The public discussion between M. Rudzāte and the Ministry of Agriculture, which took place last year, is recorded in the archives of the agency LETA. "Migrant workers are the core that can replace the necessary workers and guarantee the harvest. European Union countries are already inviting and have already attracted migrant workers to work in the countryside. If due to the lack of workers, the crops in Latvia will not be harvested, already at the end of the summer we will demand that the government no longer bring migrant workers, but cover losses for unharvested crops and lost profits,” M. Rudzāte explained last year on behalf of the Latvian Association of Agricultural Cooperatives. It is impossible to frighten officials with such rhetoric, and the state did not even intend to pay any losses for the unharvested crop, although the total support for agriculture in Latvia is as significant as in the European Union. The Rural Support Service distributes around 600 million euros a year to the industry. Without such support, there would be no fruit and berry plantations in Latvia big enough that the owners of the plantations would need guest workers.
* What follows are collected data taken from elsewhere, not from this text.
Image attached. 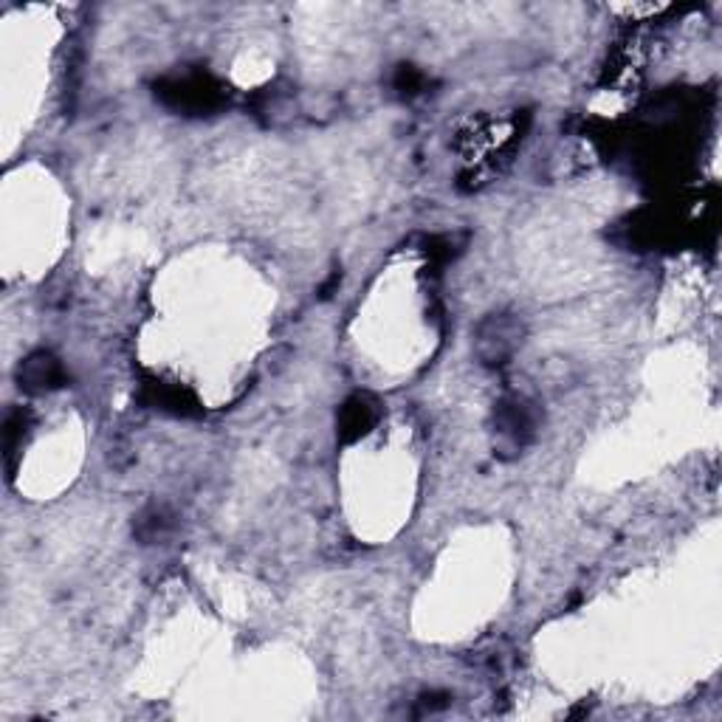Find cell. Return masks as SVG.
<instances>
[{
  "mask_svg": "<svg viewBox=\"0 0 722 722\" xmlns=\"http://www.w3.org/2000/svg\"><path fill=\"white\" fill-rule=\"evenodd\" d=\"M525 325L512 314H491L474 330V356L485 368H500L519 350Z\"/></svg>",
  "mask_w": 722,
  "mask_h": 722,
  "instance_id": "1",
  "label": "cell"
},
{
  "mask_svg": "<svg viewBox=\"0 0 722 722\" xmlns=\"http://www.w3.org/2000/svg\"><path fill=\"white\" fill-rule=\"evenodd\" d=\"M537 409L528 401H522V398H505V401H500L497 412H494L497 449L519 455L537 435Z\"/></svg>",
  "mask_w": 722,
  "mask_h": 722,
  "instance_id": "2",
  "label": "cell"
},
{
  "mask_svg": "<svg viewBox=\"0 0 722 722\" xmlns=\"http://www.w3.org/2000/svg\"><path fill=\"white\" fill-rule=\"evenodd\" d=\"M21 387L26 393H48V389H57L65 384V370H62L60 361L51 353L40 350V353H32L21 364Z\"/></svg>",
  "mask_w": 722,
  "mask_h": 722,
  "instance_id": "3",
  "label": "cell"
},
{
  "mask_svg": "<svg viewBox=\"0 0 722 722\" xmlns=\"http://www.w3.org/2000/svg\"><path fill=\"white\" fill-rule=\"evenodd\" d=\"M375 421V409L373 404L364 401V398H353V401L345 404L339 418V430L345 435V441H353V437L364 435V432L373 426Z\"/></svg>",
  "mask_w": 722,
  "mask_h": 722,
  "instance_id": "4",
  "label": "cell"
},
{
  "mask_svg": "<svg viewBox=\"0 0 722 722\" xmlns=\"http://www.w3.org/2000/svg\"><path fill=\"white\" fill-rule=\"evenodd\" d=\"M170 522H172V519L167 517L161 508H153V512H147V514H142V517H139L136 531H139V537L147 539V542H153V539L164 537V531L170 528Z\"/></svg>",
  "mask_w": 722,
  "mask_h": 722,
  "instance_id": "5",
  "label": "cell"
}]
</instances>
The Latvian authorities claim that there are no obstacles to bringing migrant workers into Latvia. For example, there are no quotas for the employment of foreigners, either in general or in individual sectors or companies. On July 1 of this year, 10,908 work permits for foreigners from outside the EU were valid in Latvia. Why do almost four thousand of them work as drivers, but the total number of 148 people employed in fruit and livestock farming is almost the same as 143 professional athletes? Officially, everything is determined solely by the interest of entrepreneurs in attracting foreigners, because the requirements for everyone are the same.

However, the planning documents also contain instructions for attracting a highly qualified workforce, with which, on average, the 67,307 unemployed registered on July 1 cannot compete. Even if the level of Latvian football is lower than the grass clipped on football fields, in order to maintain this level, people must be brought not only from Ukraine and Belarus, but also from the Balkans, Africa or South America. In the case of football, the impossibility of retraining at least a dozen unemployed people as Latvian-level footballers is determined by people's physical abilities.

At least at first glance, it seems that most of the unemployed have the physical ability to go and pick strawberries, and afterwards blueberries, raspberries, chokeberries, quinces, and so on, up to cranberries in late autumn. However, they either do not take these jobs or take them only if they have disappeared from the eyes of State Revenue Service and similar institutions.

With the noble goal of providing work for the less able locals, the state has introduced obstacles to the employment of foreigners like the payment of 70 euros for hiring an employee and 50 euros - for obtaining a work visa, which M. Rudzāte complains about. She brings people for whom such fees are big money and an inevitable reason to bargain for the division of costs between employers and employees. This year has also included the cost of Covid testing and tripling the cost of travel, since plane tickets have to be bought instead of a bus trip. Multiplying these costs by at least 40 imported workers also makes them sizable for Arosa-R. The company has borrowed money to start picking berries at all. The investment should be recouped with at least 100 tons of blueberries, if they are both harvested and sold in competition with berries from Poland and other countries. Buyers of local berries need to understand that with their purchase they will at least partially pay for the part of the crop that cannot be bought because it has not been harvested at all.